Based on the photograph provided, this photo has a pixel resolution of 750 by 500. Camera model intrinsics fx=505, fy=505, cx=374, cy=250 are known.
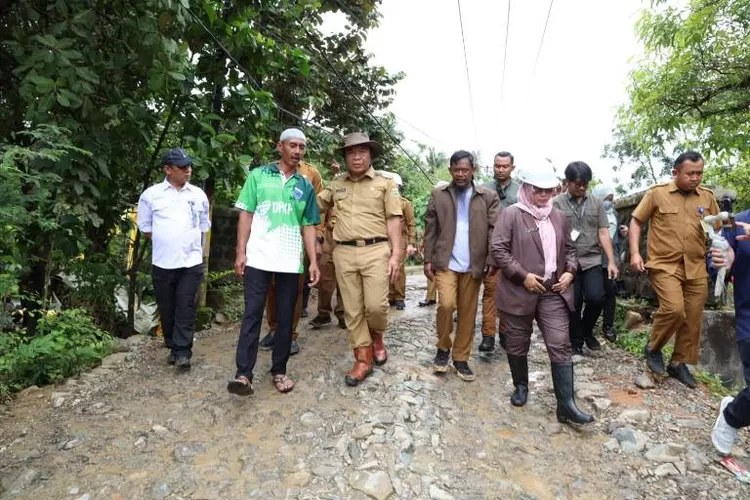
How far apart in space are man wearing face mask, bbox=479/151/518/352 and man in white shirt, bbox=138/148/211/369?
2.88 m

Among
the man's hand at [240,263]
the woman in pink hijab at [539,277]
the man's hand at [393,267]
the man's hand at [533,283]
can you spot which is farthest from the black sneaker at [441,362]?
the man's hand at [240,263]

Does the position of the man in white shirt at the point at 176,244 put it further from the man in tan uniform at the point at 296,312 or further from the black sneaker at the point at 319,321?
the black sneaker at the point at 319,321

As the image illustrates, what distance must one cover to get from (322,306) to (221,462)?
10.3 ft

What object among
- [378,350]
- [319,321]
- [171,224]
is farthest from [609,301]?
[171,224]

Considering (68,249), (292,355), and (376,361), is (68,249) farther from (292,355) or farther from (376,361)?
(376,361)

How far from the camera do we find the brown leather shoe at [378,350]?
4570mm

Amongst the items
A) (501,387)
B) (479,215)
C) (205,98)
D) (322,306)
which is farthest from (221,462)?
(205,98)

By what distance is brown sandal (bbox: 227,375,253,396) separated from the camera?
12.0ft

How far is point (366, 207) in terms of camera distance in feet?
13.6

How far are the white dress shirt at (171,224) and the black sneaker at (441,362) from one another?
2.30 meters

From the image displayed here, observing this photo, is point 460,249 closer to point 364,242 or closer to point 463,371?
point 364,242

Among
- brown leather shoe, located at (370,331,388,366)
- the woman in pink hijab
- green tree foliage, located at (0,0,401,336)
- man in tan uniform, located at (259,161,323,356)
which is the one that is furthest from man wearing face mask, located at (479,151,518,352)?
green tree foliage, located at (0,0,401,336)

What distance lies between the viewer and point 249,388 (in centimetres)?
372

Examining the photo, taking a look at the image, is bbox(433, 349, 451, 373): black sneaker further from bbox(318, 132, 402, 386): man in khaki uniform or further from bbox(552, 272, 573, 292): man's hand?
bbox(552, 272, 573, 292): man's hand
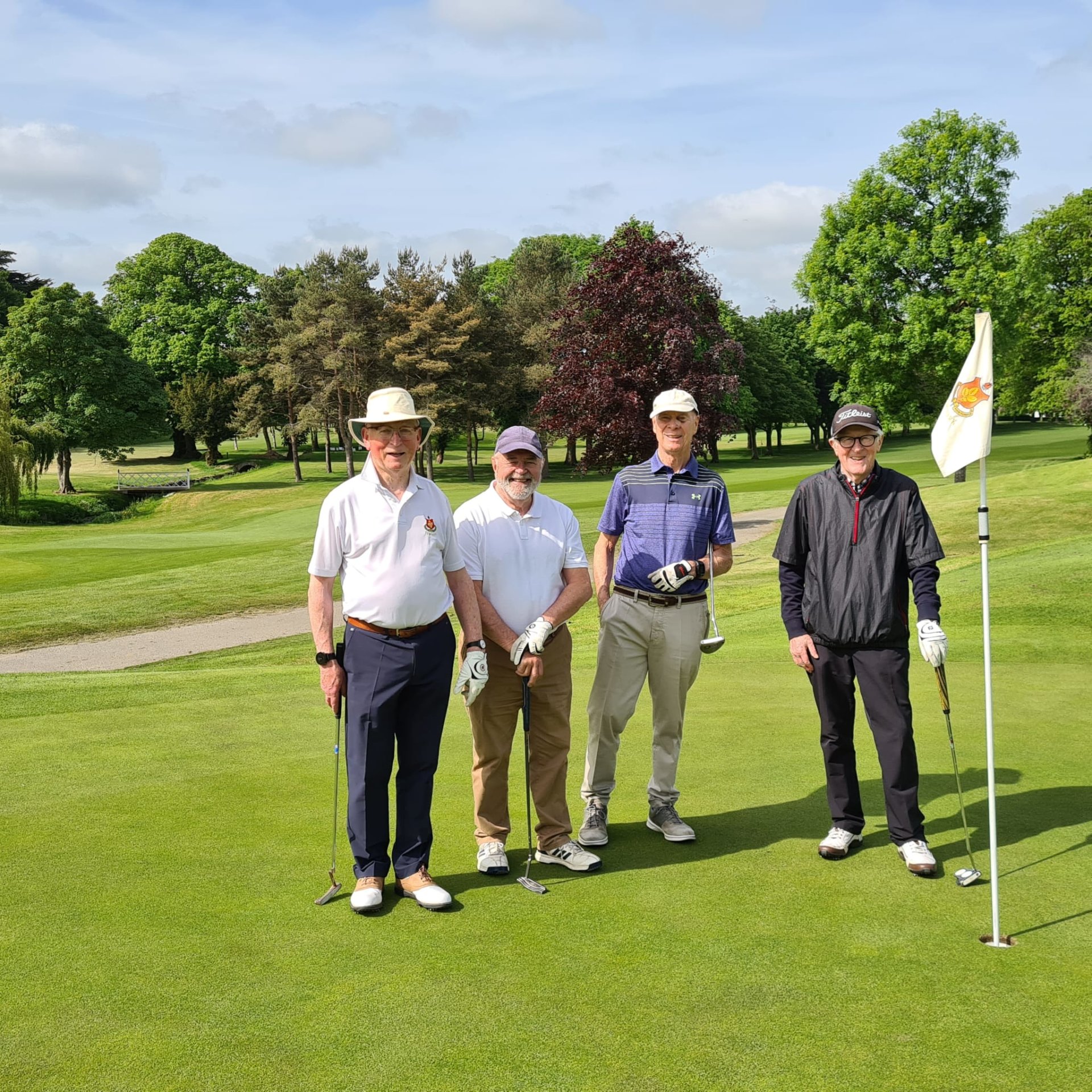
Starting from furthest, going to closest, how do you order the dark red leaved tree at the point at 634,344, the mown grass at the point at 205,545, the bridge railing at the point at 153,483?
1. the bridge railing at the point at 153,483
2. the mown grass at the point at 205,545
3. the dark red leaved tree at the point at 634,344

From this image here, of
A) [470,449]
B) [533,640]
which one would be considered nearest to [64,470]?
[470,449]

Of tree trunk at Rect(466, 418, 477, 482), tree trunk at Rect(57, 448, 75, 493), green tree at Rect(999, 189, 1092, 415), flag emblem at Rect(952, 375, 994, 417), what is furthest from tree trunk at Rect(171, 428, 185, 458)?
flag emblem at Rect(952, 375, 994, 417)

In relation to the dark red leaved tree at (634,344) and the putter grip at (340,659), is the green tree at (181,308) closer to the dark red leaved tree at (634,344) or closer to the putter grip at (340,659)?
the dark red leaved tree at (634,344)

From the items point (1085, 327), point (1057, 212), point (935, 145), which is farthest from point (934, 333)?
point (1057, 212)

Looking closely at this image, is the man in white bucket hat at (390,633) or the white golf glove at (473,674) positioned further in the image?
the white golf glove at (473,674)

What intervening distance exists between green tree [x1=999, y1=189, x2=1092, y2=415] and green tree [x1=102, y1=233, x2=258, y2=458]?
44324 millimetres

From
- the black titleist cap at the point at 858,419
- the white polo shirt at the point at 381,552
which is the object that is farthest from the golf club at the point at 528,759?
the black titleist cap at the point at 858,419

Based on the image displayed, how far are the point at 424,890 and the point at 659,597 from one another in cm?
196

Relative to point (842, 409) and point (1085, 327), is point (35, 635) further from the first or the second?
point (1085, 327)

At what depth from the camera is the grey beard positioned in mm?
5176

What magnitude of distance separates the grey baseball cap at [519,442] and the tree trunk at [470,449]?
49.1 meters

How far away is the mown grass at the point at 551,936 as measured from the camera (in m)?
3.16

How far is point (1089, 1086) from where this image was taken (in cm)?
303

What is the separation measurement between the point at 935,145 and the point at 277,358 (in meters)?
37.6
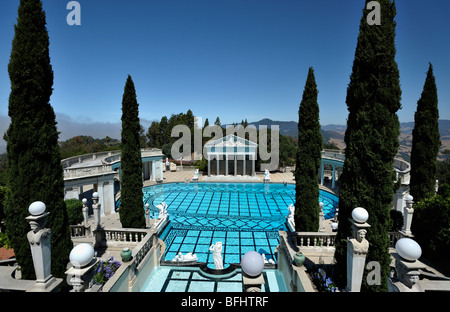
..........
Reproduce the data unchanged, from the line containing "How far away" through the end of the data, both ends included. Leave the pictures out of your output.

How far away is the mown grass at the point at 551,936 as measured from the camera (in m)?
3.16

How far is point (1089, 1086) from where this image was taken (in cm)?
303

What is the separation measurement between the point at 935,145 and the point at 277,358 (in meters)?
37.6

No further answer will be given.